Coach Trenchard returned to his fullback position for the Western University's final game of 1897 with Waynesburg College at Waynesburg, Pa. Waynesburg scored on their opening drive and Ullom kicked the goal after to make the score 6–0. Later in the first half, halfback Sadler of Waynesburg scored a touchdown to make the score 10–0 at the break. Early in the second stanza, Waynesburg scored another touchdown but failed on the kick to bring the score to 14–0. Late in the game the WUP offense advanced the ball down the field to the five-yard line and Trenchard kicked a field goal. WUP avoided another shutout but lost 14–5.

The WUP lineup for the Waynesburg game was Collins (left end), Blackadore (left tackle), Kauffman (left guard), Graw (center), King (right end), B. L. Rosenbloom (right tackle), Herman Watt (right guard), Shaler (quarterback), Robert Sample (left halfback), Albert Riley (right halfback) and Thomas Trenchard (fullback).

| Team | 1 | 2 | Total |
|---|---|---|---|
| WUP | 0 | 5 | 5 |
| • Waynesburg | 10 | 4 | 14 |

==Roster==

The roster of the 1897 Western University of Pennsylvania football team:

- Albert A. Marshall (end) received his Bachelor of Philosophy degree in 1894 and his Doctor of Laws degree in 1897.
- William H. Mitchell (guard) earned his Mechanical Engineering degree in 1901. He became an inspector for the Niagara Falls Power Company and Canadian Niagara Power Company. He resided in Niagara Falls, N.Y.
- Herman Watt (guard) earned his mechanical engineering degree in 1901 and resided in Huntington, West Virginia.
- Albert Riley (end) received his Mechanical Engineering degree in 1898 and resided in Canonsburg, Pa.
- Samuel Kintner (quarterback) became vice-president of Westinghouse Electric and Manufacturing Company.
- John Morrow (halfback) received his Associate Engineering degree in 1898 and resided in Prescott, Arizona.
- Robert Sample (halfback) received his Bachelor of Law degree in 1900 and resided in Pittsburgh. He previously played football at Washington & Jefferson University prior to entering Law School at WUP.
- S. M. Kier (fullback) earned his Electrical Engineering degree in 1898.
- Dr.

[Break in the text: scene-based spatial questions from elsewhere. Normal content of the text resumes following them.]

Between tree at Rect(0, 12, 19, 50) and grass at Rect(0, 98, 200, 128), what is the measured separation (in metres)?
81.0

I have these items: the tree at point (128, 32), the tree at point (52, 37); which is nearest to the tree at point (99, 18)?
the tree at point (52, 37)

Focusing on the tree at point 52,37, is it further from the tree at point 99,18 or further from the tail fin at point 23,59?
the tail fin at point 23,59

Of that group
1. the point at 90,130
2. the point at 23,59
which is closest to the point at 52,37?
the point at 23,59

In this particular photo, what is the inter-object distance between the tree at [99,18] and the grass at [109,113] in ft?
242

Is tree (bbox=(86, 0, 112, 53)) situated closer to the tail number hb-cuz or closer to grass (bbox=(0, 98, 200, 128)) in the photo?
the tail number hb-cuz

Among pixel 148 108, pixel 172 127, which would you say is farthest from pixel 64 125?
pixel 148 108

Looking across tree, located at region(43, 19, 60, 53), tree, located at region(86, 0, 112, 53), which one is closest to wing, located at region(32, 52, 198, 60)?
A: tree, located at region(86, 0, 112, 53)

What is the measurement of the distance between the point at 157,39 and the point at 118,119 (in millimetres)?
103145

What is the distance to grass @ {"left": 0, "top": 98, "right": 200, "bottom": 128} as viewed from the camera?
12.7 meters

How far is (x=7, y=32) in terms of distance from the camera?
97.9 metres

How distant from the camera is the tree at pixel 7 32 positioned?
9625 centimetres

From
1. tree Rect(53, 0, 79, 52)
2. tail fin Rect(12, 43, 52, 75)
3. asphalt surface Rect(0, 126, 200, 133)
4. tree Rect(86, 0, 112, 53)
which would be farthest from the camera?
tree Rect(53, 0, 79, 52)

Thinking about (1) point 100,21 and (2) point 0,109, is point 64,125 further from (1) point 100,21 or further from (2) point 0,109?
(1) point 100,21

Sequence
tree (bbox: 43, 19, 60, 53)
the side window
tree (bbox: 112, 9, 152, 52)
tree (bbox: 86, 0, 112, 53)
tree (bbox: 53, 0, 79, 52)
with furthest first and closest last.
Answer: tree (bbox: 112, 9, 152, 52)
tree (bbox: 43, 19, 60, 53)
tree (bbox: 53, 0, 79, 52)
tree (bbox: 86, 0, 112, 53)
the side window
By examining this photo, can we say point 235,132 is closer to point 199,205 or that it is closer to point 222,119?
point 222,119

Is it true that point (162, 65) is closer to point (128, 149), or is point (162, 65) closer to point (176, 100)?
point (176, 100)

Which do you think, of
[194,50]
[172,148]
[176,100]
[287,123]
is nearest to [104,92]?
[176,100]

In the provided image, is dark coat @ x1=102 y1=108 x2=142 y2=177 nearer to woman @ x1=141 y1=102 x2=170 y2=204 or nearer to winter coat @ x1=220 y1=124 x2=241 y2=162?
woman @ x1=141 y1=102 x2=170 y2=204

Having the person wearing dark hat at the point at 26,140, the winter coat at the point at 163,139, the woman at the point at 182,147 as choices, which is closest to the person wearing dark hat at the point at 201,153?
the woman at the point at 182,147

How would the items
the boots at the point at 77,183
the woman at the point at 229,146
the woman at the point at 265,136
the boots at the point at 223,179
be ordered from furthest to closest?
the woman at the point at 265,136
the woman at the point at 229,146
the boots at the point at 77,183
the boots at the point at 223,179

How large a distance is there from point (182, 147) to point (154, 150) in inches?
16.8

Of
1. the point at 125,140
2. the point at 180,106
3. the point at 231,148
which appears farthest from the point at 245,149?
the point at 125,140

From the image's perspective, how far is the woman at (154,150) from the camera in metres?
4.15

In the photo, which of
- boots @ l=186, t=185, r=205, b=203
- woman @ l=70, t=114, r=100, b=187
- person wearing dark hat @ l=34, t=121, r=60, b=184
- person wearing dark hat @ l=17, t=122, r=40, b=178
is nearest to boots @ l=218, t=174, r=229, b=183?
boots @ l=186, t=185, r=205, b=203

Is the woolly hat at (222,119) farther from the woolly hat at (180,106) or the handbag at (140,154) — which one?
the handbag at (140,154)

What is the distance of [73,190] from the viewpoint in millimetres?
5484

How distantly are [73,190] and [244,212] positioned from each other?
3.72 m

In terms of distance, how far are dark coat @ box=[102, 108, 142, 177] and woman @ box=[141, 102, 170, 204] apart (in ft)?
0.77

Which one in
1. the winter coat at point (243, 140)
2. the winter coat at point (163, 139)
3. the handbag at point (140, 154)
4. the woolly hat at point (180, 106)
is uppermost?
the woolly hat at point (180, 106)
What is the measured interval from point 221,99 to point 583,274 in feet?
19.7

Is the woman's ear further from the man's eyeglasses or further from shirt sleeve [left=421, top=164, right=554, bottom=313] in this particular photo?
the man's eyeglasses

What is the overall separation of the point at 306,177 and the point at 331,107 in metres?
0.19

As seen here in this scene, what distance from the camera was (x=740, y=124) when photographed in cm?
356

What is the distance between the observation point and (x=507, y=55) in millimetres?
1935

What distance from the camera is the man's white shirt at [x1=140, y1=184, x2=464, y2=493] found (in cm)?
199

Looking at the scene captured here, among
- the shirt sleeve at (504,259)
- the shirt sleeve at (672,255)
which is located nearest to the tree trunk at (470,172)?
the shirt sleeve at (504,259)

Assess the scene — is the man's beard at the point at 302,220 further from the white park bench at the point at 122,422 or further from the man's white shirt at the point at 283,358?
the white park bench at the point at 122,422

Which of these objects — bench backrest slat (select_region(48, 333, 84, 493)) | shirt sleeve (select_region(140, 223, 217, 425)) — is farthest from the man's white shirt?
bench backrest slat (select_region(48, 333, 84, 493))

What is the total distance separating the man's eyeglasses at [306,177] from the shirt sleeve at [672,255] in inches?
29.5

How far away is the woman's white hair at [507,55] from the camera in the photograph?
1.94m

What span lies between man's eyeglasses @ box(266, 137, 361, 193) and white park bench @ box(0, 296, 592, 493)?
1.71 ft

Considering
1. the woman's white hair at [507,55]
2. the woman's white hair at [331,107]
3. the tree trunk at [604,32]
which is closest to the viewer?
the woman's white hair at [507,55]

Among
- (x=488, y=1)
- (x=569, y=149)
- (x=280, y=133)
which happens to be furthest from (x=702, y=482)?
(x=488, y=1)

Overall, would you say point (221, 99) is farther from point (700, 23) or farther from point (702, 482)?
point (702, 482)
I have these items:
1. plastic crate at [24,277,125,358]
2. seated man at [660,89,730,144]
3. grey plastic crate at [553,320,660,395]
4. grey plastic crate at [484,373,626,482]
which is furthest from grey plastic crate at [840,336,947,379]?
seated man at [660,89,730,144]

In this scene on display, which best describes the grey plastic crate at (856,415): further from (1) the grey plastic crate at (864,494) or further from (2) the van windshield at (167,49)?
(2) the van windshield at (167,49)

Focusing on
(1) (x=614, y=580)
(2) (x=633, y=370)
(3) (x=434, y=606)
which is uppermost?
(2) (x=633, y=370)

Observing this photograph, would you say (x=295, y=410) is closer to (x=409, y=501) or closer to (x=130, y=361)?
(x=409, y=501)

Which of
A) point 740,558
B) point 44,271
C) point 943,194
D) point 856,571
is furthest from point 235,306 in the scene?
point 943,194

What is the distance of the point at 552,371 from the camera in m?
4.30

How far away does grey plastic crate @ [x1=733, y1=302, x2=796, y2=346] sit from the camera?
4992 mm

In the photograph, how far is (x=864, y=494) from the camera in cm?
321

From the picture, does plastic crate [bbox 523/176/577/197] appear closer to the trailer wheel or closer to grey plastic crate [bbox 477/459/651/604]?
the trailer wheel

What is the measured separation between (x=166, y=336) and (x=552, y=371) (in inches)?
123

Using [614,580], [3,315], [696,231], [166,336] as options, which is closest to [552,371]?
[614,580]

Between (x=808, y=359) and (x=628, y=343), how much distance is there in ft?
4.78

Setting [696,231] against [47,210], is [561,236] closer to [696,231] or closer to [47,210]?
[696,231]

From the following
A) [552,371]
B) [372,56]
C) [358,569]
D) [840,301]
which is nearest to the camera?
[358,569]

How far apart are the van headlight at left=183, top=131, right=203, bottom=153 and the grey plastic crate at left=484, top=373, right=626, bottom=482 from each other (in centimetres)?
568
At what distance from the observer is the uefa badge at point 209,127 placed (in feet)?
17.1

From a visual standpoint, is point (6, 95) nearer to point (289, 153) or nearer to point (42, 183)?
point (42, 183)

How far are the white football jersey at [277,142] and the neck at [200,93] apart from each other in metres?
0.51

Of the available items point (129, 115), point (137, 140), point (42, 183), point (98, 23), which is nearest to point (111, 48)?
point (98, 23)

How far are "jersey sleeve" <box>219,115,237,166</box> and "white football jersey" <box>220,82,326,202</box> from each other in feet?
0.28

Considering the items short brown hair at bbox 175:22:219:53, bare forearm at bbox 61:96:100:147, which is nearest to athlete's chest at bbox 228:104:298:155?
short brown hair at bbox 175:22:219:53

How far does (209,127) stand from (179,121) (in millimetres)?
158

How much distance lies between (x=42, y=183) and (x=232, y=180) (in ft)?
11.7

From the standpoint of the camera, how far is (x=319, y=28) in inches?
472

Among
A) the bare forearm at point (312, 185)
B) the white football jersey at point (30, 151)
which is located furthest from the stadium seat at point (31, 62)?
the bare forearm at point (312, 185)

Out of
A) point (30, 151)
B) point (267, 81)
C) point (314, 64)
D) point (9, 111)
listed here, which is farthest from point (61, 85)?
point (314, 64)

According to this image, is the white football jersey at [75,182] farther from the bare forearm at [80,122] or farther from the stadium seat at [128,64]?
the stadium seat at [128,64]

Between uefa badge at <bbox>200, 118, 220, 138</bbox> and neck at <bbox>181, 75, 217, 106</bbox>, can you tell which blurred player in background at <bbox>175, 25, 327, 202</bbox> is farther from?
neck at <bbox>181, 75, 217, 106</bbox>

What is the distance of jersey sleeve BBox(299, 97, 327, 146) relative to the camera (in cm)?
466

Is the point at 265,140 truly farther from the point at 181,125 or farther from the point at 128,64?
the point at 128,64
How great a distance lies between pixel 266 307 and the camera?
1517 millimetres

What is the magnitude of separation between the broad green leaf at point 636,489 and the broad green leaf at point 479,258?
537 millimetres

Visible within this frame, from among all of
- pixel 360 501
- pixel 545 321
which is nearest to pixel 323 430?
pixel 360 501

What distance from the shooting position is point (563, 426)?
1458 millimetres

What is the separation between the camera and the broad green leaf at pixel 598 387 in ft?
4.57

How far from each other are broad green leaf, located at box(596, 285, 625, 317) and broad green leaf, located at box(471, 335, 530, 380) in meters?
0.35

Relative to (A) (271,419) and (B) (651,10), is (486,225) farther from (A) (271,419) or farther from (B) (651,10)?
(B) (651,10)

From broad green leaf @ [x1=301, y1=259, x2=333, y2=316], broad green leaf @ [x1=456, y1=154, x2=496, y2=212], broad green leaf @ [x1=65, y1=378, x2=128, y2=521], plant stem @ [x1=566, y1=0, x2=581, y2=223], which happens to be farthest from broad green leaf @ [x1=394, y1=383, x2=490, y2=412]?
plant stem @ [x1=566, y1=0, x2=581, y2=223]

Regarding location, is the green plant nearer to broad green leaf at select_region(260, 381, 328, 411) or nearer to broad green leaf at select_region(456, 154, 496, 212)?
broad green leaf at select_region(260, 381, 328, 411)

Victor King (end) previously played football for Princeton.
- B. L. Rosenbloom (tackle) earned his Associate Law degree in 1900 and resided in North Braddock, Pa.
- John Blackadore (center) received his Civil Engineering degree in 1900 and resided in Pittsburgh.
- Dr. William Sterrett (halfback) earned his Doctor of Medicine degree in 1901 and resided in East Pittsburgh, Pa.
- Fred A. Robinson (halfback) earned his Doctor of Dental Surgery in 1900 and resided in State College. He coached the WUP football team in 1898 and 1899.
- Harry Donaldson (tackle) earned his Associate Engineering degree in 1900 and resided in Cleveland, Ohio.
- William Shaler (quarterback) received his Associate College degree in 1898 and resided in Pittsburgh.
- Rex (halfback)
- Graw (center)
- McDonald (guard)
- Reidle (center)
- Kauffman (tackle)
- Collins (end)
- McConkey (guard)

==Coaching staff==

- Thomas Trenchard (coach/fullback) previously played football at Princeton and coached at UNC and WVU. He played football for the Latrobe Athletic Club while coaching the WUPs.